Chitengu and her mother went to Home Affairs, where she was told that her South African birth certificate did not mean she could go to school here.
“A lot of people don’t realise that these handwritten birth certificates that they hold on to are insufficient, and that only comes to light when they try to access services like education,” she said.
Chitengu’s experience effectively effectively highlighted the bureaucratic hurdles that restrict access to education for many undocumented minors.
As a 16-year-old, Chitengu contacted Lawyers for Human Rights, which helped her get a court order that reaffirmed her right to education and allowed her to write her final exams.
After years of being undocumented, Chitengu obtained her South African citizenship last year, following the judgment in Ali v Minister of Home Affairs which, in summary, declared that persons over the age of 18 born of non-South African parents in South Africa were citizens, on condition that their births were registered and they could prove their presence in SA from birth to date.
Chitengu is now the co-lead of the Global Movement Against Statelessness.
Health for all
Section 27(1) of the Constitution says everyone living in South Africa has the right to access healthcare services. However, this was not what an asylum seeker experienced after suffering an injury that needed urgent medical attention.

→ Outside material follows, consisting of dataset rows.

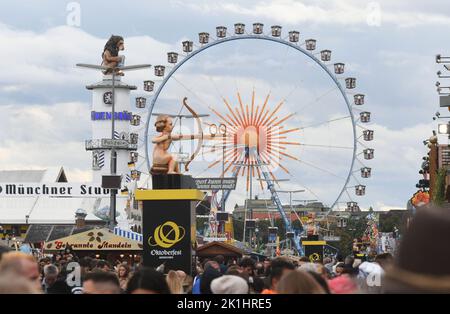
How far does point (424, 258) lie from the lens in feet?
12.5

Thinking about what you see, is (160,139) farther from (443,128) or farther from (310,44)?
(310,44)

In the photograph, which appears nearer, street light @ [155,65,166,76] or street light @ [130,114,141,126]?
street light @ [130,114,141,126]

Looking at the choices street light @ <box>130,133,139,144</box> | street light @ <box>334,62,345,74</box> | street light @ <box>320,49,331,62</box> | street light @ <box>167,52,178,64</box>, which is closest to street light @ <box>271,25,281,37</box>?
street light @ <box>320,49,331,62</box>

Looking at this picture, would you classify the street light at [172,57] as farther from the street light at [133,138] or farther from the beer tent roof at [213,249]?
the beer tent roof at [213,249]

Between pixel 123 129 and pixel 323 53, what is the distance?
6719 centimetres

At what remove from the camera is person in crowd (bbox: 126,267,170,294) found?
6.30 meters

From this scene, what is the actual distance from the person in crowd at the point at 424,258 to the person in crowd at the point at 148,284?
2.55 metres

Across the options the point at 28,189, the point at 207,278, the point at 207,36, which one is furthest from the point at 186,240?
the point at 28,189

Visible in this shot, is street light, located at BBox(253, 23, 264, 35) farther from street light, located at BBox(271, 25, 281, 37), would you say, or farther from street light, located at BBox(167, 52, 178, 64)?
street light, located at BBox(167, 52, 178, 64)

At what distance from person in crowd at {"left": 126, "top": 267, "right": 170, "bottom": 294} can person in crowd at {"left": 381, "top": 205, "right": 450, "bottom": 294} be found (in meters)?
2.55

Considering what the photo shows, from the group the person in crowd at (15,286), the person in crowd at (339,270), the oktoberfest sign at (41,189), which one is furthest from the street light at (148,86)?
the person in crowd at (15,286)

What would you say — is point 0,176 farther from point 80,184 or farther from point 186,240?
point 186,240

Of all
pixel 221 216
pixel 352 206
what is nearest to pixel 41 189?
pixel 221 216
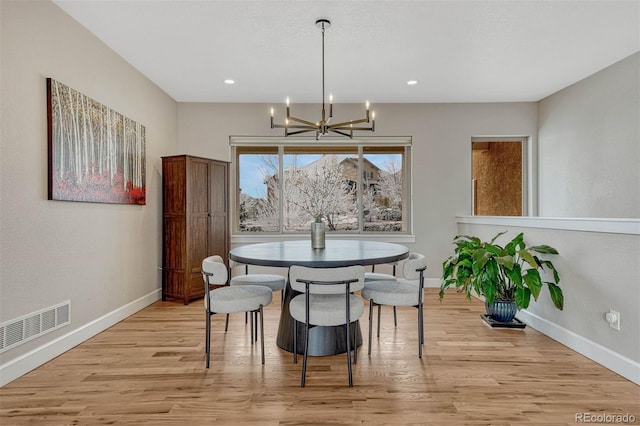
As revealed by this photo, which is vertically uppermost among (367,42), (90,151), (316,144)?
(367,42)

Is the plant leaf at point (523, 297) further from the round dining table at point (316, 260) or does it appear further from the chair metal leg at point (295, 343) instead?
the chair metal leg at point (295, 343)

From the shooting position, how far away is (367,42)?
314 cm

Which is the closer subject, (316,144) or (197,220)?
(197,220)

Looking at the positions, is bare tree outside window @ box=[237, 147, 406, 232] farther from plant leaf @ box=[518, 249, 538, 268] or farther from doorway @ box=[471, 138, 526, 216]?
plant leaf @ box=[518, 249, 538, 268]

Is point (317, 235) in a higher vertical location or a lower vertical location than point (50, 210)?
lower

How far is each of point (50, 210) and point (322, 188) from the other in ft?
10.7

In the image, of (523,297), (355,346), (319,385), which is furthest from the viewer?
(523,297)

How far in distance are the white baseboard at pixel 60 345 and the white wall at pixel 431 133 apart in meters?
2.34

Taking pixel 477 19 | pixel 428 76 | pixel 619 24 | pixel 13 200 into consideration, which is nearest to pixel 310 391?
pixel 13 200

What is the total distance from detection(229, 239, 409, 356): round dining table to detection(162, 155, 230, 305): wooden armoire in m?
1.54

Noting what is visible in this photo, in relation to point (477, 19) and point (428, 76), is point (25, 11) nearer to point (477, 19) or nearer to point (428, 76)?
point (477, 19)

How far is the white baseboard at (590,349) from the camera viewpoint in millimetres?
2236

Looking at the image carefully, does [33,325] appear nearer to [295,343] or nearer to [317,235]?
[295,343]

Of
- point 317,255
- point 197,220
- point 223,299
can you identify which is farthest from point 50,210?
point 317,255
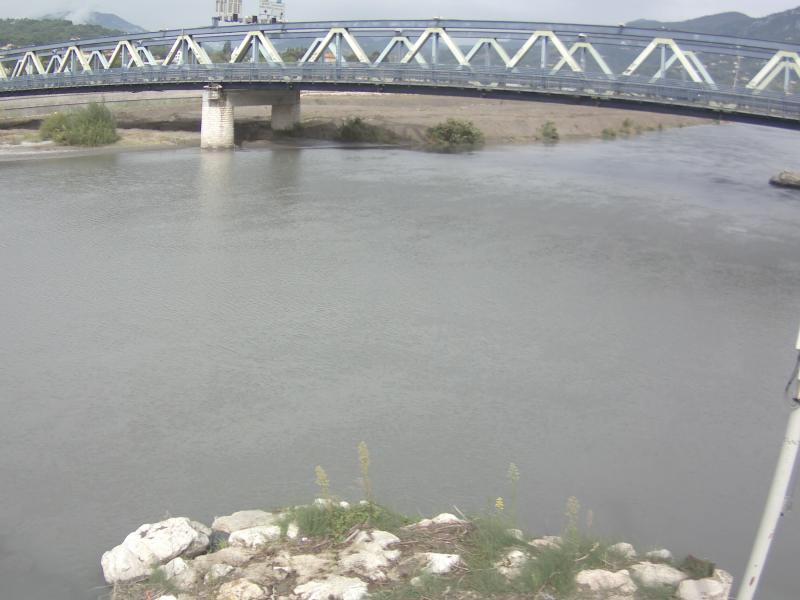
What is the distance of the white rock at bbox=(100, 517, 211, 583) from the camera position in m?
5.89

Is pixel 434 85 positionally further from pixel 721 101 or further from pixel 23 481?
pixel 23 481

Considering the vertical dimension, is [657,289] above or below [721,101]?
A: below

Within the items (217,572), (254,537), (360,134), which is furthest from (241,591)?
(360,134)

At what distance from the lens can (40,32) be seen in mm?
108875

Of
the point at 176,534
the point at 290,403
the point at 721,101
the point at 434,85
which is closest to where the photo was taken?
the point at 176,534

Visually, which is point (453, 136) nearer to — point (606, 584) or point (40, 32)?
point (606, 584)

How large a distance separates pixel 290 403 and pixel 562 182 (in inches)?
738

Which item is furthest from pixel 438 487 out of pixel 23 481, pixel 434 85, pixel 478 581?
pixel 434 85

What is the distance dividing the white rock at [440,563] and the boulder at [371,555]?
9.1 inches

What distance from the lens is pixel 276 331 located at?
11695 mm

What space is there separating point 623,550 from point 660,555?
340 millimetres

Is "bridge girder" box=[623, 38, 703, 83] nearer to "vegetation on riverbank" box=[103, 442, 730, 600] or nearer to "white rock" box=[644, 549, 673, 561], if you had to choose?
"white rock" box=[644, 549, 673, 561]

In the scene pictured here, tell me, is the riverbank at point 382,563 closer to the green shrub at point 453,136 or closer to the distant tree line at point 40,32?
the green shrub at point 453,136

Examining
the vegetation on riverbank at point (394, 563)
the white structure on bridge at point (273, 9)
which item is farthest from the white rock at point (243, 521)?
the white structure on bridge at point (273, 9)
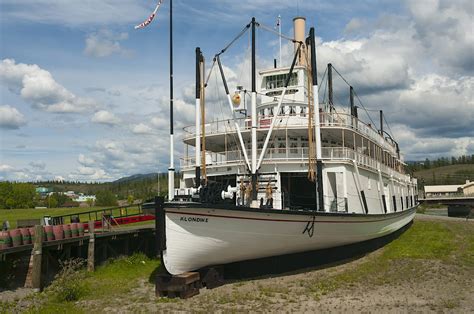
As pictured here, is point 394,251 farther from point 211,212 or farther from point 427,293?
point 211,212

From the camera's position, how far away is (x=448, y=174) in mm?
178750

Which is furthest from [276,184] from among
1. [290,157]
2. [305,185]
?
[305,185]

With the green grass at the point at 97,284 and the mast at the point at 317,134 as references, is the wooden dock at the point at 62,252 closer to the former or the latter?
the green grass at the point at 97,284

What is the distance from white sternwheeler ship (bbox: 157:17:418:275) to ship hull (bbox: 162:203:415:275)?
3cm

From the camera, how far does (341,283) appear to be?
51.2 ft

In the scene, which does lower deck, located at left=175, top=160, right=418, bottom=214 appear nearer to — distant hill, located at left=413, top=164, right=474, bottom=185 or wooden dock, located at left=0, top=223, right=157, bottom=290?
wooden dock, located at left=0, top=223, right=157, bottom=290

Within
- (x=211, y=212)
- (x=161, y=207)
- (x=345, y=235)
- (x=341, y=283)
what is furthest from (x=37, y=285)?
(x=345, y=235)

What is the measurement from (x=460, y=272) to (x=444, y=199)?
61.5 meters

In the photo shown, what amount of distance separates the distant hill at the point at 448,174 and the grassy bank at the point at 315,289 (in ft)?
499

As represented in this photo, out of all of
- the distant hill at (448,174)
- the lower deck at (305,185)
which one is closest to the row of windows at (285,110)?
the lower deck at (305,185)

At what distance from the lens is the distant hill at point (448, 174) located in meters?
163

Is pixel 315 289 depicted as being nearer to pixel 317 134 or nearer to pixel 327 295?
pixel 327 295

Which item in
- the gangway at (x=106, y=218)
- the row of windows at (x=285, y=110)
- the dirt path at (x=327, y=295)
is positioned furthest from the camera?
the row of windows at (x=285, y=110)

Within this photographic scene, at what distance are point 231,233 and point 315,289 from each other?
3281mm
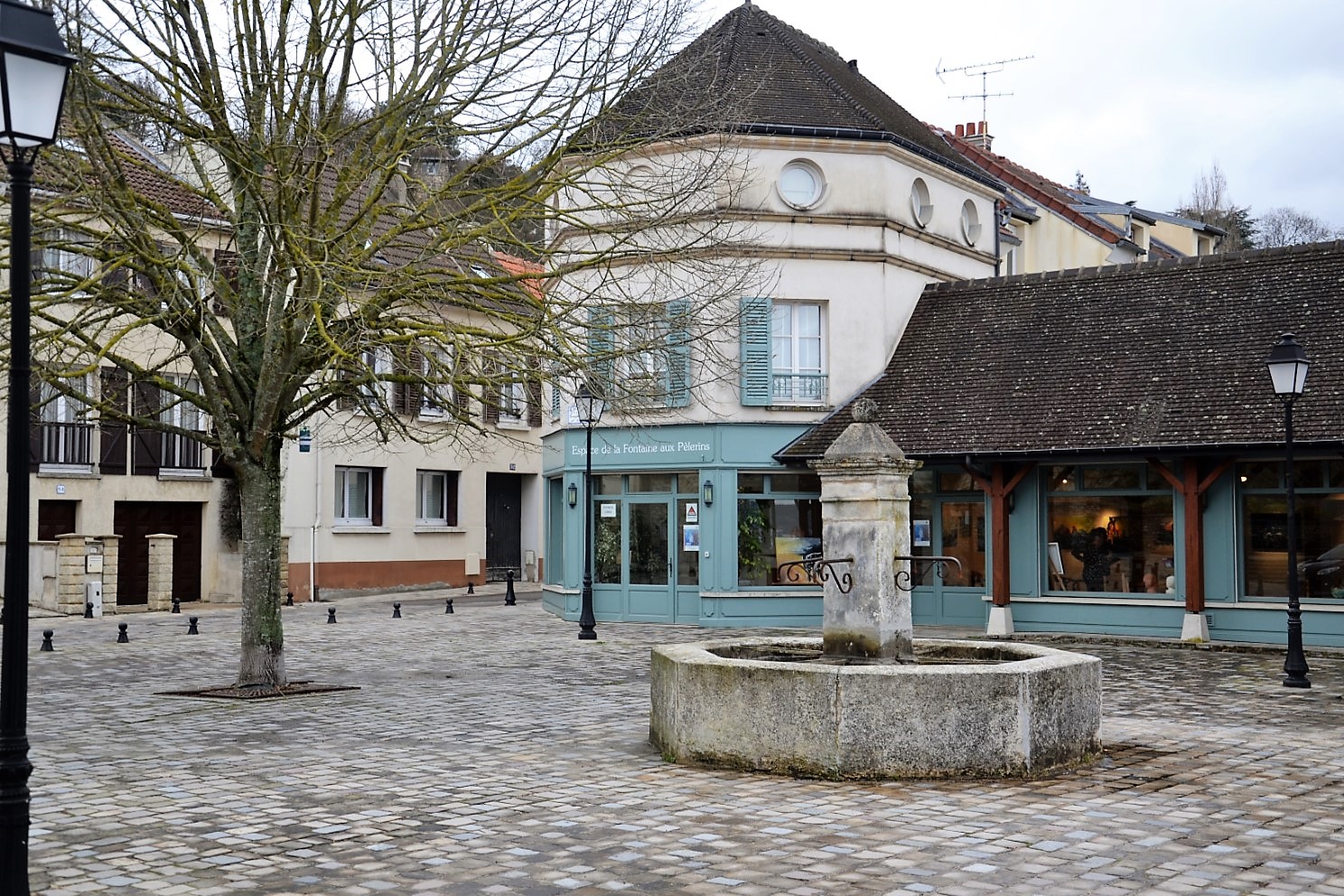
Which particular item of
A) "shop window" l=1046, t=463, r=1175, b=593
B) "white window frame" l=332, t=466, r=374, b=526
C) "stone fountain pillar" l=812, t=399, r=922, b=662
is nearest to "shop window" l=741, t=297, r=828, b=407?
"shop window" l=1046, t=463, r=1175, b=593

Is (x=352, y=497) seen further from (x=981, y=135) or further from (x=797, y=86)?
(x=981, y=135)

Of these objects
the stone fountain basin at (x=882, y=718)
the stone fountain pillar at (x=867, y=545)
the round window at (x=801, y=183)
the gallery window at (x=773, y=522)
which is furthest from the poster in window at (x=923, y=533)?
the stone fountain basin at (x=882, y=718)

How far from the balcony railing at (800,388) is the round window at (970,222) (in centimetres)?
504

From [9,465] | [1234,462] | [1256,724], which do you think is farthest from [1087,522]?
[9,465]

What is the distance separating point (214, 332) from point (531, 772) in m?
7.26

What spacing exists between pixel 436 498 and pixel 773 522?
15.0 m

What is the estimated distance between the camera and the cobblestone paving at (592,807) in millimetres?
7070

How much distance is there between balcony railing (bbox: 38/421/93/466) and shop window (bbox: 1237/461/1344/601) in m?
21.3

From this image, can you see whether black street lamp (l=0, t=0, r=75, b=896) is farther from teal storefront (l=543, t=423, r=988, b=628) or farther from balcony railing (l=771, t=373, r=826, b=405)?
balcony railing (l=771, t=373, r=826, b=405)

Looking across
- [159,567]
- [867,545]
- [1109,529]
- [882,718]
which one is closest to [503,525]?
[159,567]

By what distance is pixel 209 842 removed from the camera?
782 cm

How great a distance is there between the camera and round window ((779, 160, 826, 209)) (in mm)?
24094

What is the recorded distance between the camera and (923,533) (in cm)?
2417

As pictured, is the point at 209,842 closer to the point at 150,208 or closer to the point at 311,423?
the point at 150,208
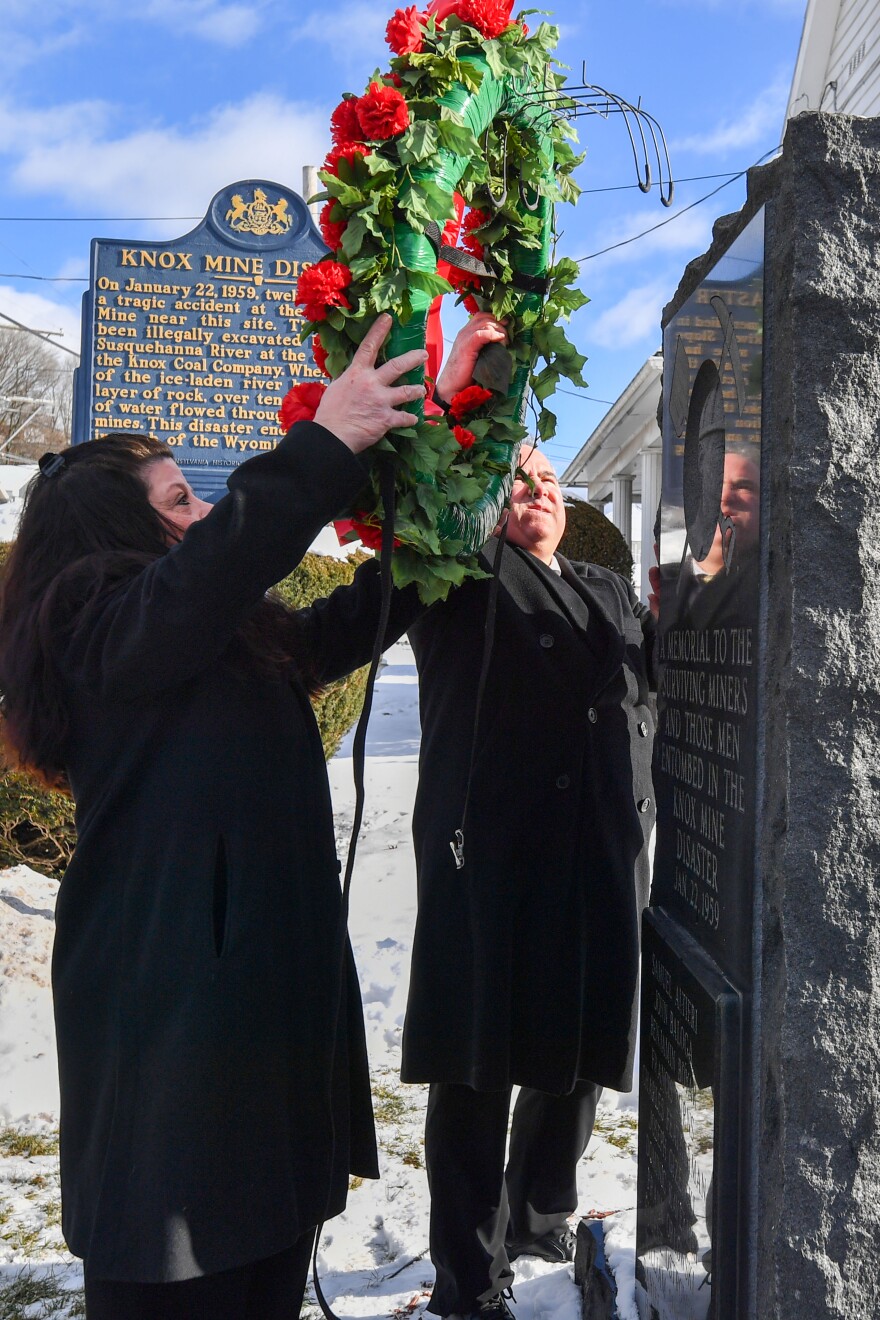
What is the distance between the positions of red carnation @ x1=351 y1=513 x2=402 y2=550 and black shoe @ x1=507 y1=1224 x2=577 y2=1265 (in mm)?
1736

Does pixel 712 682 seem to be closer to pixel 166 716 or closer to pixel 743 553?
pixel 743 553

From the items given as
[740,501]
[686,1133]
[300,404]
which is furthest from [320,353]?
[686,1133]

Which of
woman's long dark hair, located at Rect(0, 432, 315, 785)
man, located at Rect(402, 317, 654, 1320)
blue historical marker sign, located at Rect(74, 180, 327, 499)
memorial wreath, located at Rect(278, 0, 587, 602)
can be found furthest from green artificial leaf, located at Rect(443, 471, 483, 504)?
blue historical marker sign, located at Rect(74, 180, 327, 499)

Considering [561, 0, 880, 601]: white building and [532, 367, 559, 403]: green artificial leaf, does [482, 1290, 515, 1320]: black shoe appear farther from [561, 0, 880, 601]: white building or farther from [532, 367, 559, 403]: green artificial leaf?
[561, 0, 880, 601]: white building

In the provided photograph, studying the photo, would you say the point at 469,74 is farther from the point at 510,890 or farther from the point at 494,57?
the point at 510,890

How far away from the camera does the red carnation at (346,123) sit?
173cm

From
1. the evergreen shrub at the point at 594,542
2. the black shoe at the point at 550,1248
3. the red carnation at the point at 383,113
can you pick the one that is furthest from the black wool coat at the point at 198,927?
the evergreen shrub at the point at 594,542

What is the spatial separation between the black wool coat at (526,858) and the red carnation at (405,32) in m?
1.03

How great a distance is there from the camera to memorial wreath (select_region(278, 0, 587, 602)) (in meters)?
1.67

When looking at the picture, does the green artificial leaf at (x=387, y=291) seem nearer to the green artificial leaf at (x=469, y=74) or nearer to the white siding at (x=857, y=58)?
the green artificial leaf at (x=469, y=74)

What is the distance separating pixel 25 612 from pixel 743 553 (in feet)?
3.52

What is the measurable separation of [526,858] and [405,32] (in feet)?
5.18

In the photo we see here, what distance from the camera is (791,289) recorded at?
54.5 inches

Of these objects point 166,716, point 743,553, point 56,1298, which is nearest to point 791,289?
point 743,553
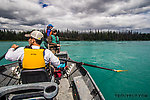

Speaking to Daily Maverick on condition of anonymity, the asylum seeker told how he struggled to access healthcare services because he was undocumented due to inefficiencies and alleged corruption at the Home Affairs refugee reception centre.
He initially had valid documentation as an asylum seeker. It expired in 2020 and he could not renew it because of the Covid-19 lockdown. After the lockdown, his attempts to renew his papers met with challenges from Department of Home Affairs officials, including requests for bribes to speed up the process. Without documentation, he had difficulty getting a job, opening a bank account and accessing vital services.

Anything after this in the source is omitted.